The French market contracted by 5% to 1,632,154 new registrations, the second worst result in two decades. French cars dominate by a wide margin: the Clio was the top-selling model, followed by the Peugeot 208 and the Dacia Sandero (a French car built in Romania). The first real foreign car is the Toyota Yaris in 10th place.
The Fiat Panda ruled the Italian market for the 14th consecutive year. In 2025, overall sales were down 2.1% to 1,525,722 registrations – a worrying 20.8% less than in 2019, the reference year. Worthy of mention is the increase in sales of plug-in hybrids: an 88.1% rise, for a total 6.5% market share.
Now, for a different world, the US market meant 16,238,873 cars sold in 2025, a 2.4% rise. Best year before 2025? Yes, once again, it was 2019. General Motors sold 2,850,000 cars to keep leading the market. Ford and Toyota come next and Tesla is fourth, with the Model Y the leader in the BEV segment.
Numbers for the Chinese market are not yet fully known, but sales of NEV – New Energy Vehicles, as they call hybrids and BEVs, reached 15.33 million units last year.
With this overall look in mind, there is some facts that need addressing. In Europe, SUVs account for 59% of the market – up from 41% five years ago. The VW T-Roc is the best-selling model, the Tiguan the second best. Saloons mean only 3.5% of the market and the Tesla Model 3 is the winner in this segment, meaning such stablemates as the BMW 3-Series, the Mercedes C-Class or the VW Passat are now easily outsold by an American electric car.
The Dacia Sandero was the best-selling car in Europe last year and that tells us one very simple thing: we are buying the car we can, not the car we would want. This is not me putting the Sandero down – it is an amazing value proposition. But if it’s a dream, it’s a dream of owning a car, any car. No one has a Sandero as their screen saver.

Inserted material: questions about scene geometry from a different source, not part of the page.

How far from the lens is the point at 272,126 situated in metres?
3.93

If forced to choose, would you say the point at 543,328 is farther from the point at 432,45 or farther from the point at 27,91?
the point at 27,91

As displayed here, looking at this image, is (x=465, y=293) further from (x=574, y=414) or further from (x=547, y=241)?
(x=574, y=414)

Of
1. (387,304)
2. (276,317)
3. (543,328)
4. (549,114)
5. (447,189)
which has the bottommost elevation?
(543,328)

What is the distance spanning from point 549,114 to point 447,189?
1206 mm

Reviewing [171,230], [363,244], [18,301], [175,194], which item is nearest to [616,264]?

From where I am standing though, one statistic tops them all: in Norway, battery-electric vehicles accounted for 95.9% of the market. That is not a typo. Almost 96 out of every 100 cars sold in Norway last year were pure electric. This result comes on the back of higher taxes for EVs in 2026 and even higher taxes on ICE cars, but it’s still mesmerising.

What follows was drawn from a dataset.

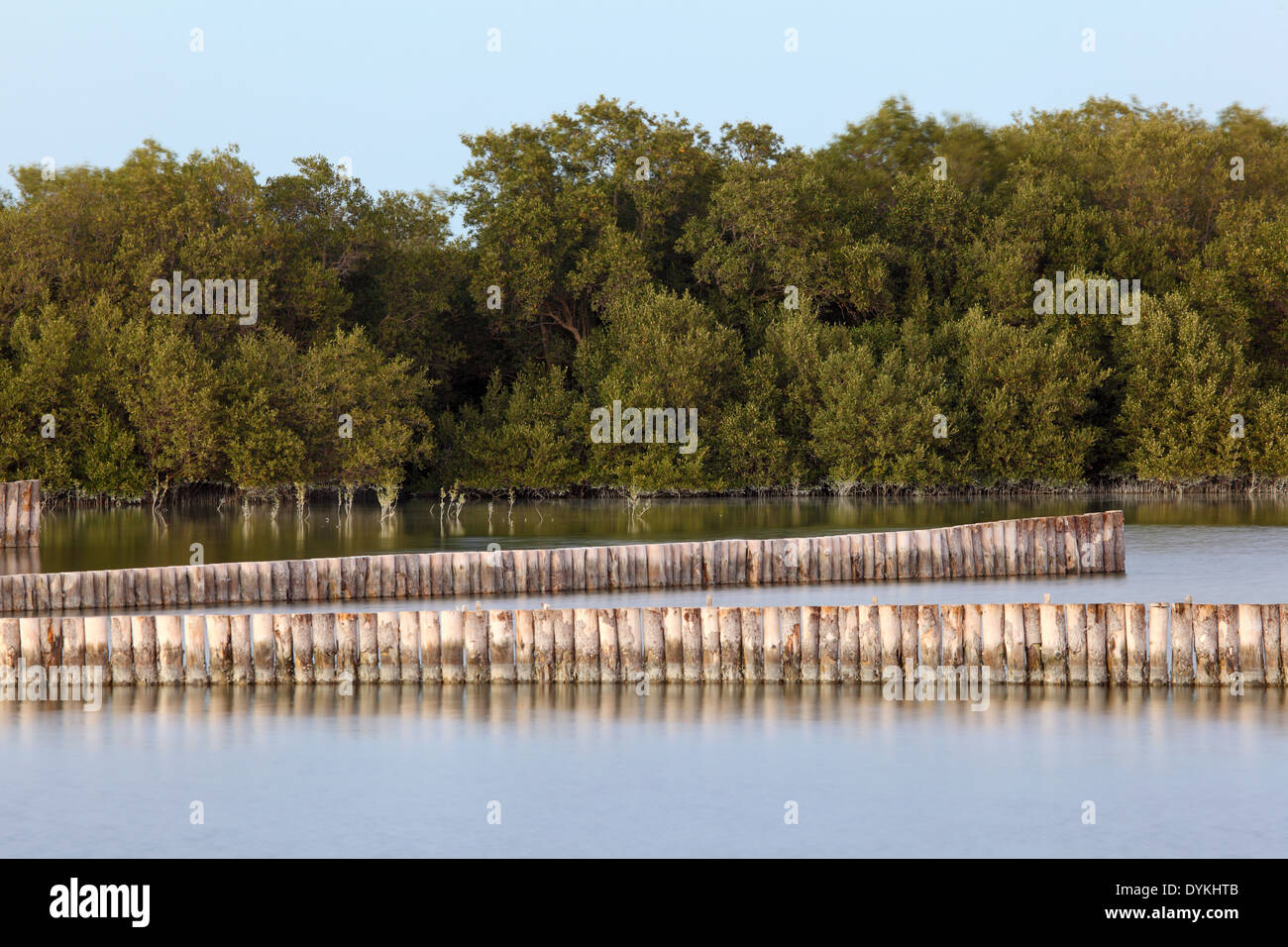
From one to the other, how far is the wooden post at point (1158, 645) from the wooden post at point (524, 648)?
9573mm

While the European Union is rolling back its 2035 ban on petrol and diesel cars, Norway is leading the globe in this transition, all but eliminating non-EVs from sales charts. Only a handful of sports cars and specialized vehicles left showrooms with a combustion engine under the hood. Is this one of those situations where the Nordics get there first and the rest of us follow suit?
I really cannot say but, quite likely, yes. Eventually, this will be the market reality in all of Europe. It will still take a while though. In Germany, BEV sales increased a whopping 43% but still only represent a 19% market share. In England, 23.43%, France 20% and Italy 6.2%, although that means a 44% increase compared to 2024 for the transalpine country. In Portugal, electric vehicles account for 23.2% of the market, a 25.1% rise regarding the previous year’s sales.

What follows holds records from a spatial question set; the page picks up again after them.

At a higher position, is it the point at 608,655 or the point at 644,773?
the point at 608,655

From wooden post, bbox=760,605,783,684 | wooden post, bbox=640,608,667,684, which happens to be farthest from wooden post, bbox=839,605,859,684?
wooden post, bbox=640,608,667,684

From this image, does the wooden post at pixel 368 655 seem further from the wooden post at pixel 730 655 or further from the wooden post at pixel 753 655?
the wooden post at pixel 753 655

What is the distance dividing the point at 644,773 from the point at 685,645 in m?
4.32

The BYD vs Tesla war is in full swing and the Chinese are winning. BYD sold more than 2.25 million electric cars in 2025, whereas Elon Musk’s brand stood at 1.64 million. Make of that what you want but, in my opinion, the Americans will never stand at the top step ever again.
Let’s see what this year brings but recent world news will most certainly add to the uncertainty in this industry. It’s going to be another interesting 12 months.